*** Texte présenté ***

Autrefois déconseillé, le mixage au casque est aujourd’hui monnaie courante, grâce notamment à des solutions permettant de simuler un rendu d’enceintes. Realphones est l’une d’entre elle, et pas la moins intéressante comme nous allons le voir.
Elle a vécu l’époque où l’on clamait qu’il ne faut jamais mixer au casque pour ne pas se retrouver avec un résultat bancale une fois écouté sur une paire d’enceintes. Pour des raisons logistiques (une bonne partie de la production audio s’est déportée des studios vers les home studios souvent mal ou pas traités acoustiquement), pécuniaires (un casque coûte autrement moins cher qu’une paire d’enceintes et un traitement acoustique) mais aussi générationnelles (aujourd’hui, le casque est devenu le premier système d’écoute, loin devant la vieille chaîne hi-fi de papa), nombreux sont en effet les musiciens à faire de la musique au casque, de la composition au mastering en passant par le mixage. Les usages évoluent donc, mais les défauts du casque n’en demeurent pas moins problématiques lorsqu’on ambitionne de réaliser un mix qui sonne bien sur n’importe quel type d’écoute. Entre une courbe de réponse en fréquences qui est loin d’être plate même sur les modèles audio pro et le fait que la restitution bi-aurale au lieu de binaurale biaise complètement la perception de l’espace stéréo, le casque est à bien des égards le meilleur ennemi du home studiste.
Fort heureusement, il existe des solutions pour amoindrir cette différence et rapprocher l’écoute au casque des sensations que l’on a avec des enceintes, comme le Realphones proposé par Dsonic qui nous occupe et dont la particularité est de proposer une simulation d’enceintes en plus d’une correction de la réponse en fréquence du casque, là où il faut le plus souvent cumuler deux plug-ins…
Un casque plus droit…
La solution semble complète donc, et l’on s’en rend compte dès l’installation puisqu’en plus du plug-in que vous pourrez utiliser dans votre STAN, Realphones se décline aussi sous la forme d’une interface virtuelle qui vous permettra de l’utiliser pour tout usage multimedia sur votre ordinateur. Une bonne initiative donc, d’autant plus intéressante pour ceux dont la STAN ne dispose pas d’une tranche de monitoring comme Cubase ou Studio One, et qui pourront bénéficier du traitement du plug-in à l’écoute sans pour autant avoir à désactiver ce dernier au moment de l’export du projet. Seul hic, l’installation du pillote Realphones a gentiment pris la place sur mon Mac du pilote Sonarworks…
Redimensionnable de 75 à 200 %, l’interface du logiciel fait la part belle aux graphismes vectoriels, sachant que l’aperçu du studio simulé donne lieu à une petite représentation photoréaliste du plus bel effet. Concentrant un assez grand nombre de fonctions, la fenêtre s’organise en 5 parties.

*** Données de l'exercice ***

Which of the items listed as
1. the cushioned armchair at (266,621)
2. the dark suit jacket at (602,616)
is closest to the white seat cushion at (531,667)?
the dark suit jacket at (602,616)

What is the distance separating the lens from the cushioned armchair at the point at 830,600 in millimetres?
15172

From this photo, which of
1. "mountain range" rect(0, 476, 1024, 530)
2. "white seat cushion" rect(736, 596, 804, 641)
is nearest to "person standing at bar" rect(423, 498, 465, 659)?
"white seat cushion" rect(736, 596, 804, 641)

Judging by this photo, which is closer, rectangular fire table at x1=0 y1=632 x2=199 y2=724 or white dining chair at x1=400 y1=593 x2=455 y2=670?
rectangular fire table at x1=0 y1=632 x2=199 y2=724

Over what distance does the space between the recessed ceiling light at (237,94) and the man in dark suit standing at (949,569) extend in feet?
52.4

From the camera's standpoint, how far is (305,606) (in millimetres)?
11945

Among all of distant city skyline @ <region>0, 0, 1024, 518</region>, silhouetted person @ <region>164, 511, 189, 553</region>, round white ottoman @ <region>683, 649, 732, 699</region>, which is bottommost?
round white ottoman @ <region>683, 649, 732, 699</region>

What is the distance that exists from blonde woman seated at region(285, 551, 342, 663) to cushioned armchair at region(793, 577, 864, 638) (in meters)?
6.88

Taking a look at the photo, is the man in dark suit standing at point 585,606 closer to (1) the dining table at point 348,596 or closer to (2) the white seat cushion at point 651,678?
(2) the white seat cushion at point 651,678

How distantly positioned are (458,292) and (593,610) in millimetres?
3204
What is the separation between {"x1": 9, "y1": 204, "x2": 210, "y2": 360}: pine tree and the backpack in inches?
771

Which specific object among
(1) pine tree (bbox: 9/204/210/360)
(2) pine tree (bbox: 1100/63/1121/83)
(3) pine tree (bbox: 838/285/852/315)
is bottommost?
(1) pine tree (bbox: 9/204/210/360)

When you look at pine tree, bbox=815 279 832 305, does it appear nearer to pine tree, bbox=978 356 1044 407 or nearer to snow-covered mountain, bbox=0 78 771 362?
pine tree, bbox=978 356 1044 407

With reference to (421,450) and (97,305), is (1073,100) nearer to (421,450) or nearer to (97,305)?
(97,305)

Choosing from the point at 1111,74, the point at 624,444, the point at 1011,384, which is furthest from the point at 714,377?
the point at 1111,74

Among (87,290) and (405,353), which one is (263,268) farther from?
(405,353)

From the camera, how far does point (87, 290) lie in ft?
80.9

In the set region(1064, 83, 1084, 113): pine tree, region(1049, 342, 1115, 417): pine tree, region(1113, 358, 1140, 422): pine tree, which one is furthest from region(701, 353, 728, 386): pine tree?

***

## Consignes à suivre
1 - Filtrez les entrées en recopiant chaque ligne qui contient la chaîne « this », en tenant compte de la casse.
2 - Prolongez l'article sur le mixage au casque en reprenant juste après sa dernière phrase.

## Résultats attendus
1 -
From this photo, which of
Judging by this photo, which is closer, rectangular fire table at x1=0 y1=632 x2=199 y2=724 or white dining chair at x1=400 y1=593 x2=455 y2=670?

2 -
Au sommet, vous pouvez sélectionner votre modèle de casque et doser notamment la correction de sa courbe de rendu par le logiciel et encore adapter cette dernière via les paramètres Presence et Pressure. Notons-le : la correction de la courbe de réponse en fréquences se fait en fonction des caractéristiques moyennes pour chaque modèle et non comme chez Sonarworks sur le profil réel de votre casque que vous auriez préalablement fait mesurer. Pour compenser cette lacune, Dsonic a toutefois pensé à proposer un profil « Sonarworks » qui permet de déléguer la correction de courbe. Les utilisateurs de ce dernier pourront donc continuer d’utiliser la correction précise de leur casque en insérant le plug-in juste après Realphones sur le bus d’écoute ou le master. Voilà qui est très bien vu !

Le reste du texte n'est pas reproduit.